* Written problem
Pick out every line in the rows below that contains the word "this", and copy each of those lines in full.

* Material
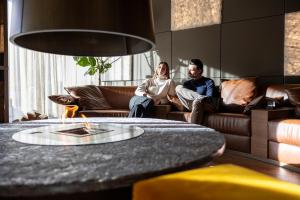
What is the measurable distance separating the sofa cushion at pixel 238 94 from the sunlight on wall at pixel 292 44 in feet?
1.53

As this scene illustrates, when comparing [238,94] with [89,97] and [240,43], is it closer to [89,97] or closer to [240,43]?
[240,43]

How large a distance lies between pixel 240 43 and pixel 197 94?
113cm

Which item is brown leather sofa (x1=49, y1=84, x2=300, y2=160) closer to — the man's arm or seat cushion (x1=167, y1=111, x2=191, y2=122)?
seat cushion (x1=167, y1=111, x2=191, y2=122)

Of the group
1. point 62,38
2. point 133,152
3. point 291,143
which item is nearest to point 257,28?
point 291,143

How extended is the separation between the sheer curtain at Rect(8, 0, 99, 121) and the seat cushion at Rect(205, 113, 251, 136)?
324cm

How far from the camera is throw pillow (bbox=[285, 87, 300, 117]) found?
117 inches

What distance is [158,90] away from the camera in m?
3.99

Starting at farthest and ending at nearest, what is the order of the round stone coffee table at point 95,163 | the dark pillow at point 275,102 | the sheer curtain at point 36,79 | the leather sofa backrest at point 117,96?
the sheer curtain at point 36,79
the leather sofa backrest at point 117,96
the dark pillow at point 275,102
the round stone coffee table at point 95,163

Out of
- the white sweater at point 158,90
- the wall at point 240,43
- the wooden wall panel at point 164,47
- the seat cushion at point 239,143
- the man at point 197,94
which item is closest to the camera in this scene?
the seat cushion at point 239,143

* * *

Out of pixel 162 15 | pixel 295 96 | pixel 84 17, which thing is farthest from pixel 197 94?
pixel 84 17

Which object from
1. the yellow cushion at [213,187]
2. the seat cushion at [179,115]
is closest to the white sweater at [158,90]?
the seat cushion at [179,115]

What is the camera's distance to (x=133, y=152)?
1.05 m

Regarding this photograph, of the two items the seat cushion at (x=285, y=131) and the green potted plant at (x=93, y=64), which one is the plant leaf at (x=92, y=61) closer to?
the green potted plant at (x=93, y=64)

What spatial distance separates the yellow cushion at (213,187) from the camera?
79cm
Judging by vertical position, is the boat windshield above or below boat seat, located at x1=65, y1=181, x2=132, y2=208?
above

* Complete answer
As this scene illustrates, when comparing [238,94] with [89,97] and [240,43], is it closer to [89,97] or closer to [240,43]?
which item is closest to the camera in this scene?
Regarding this photograph, of the two items the seat cushion at (x=285, y=131) and the green potted plant at (x=93, y=64), which one is the plant leaf at (x=92, y=61) closer to?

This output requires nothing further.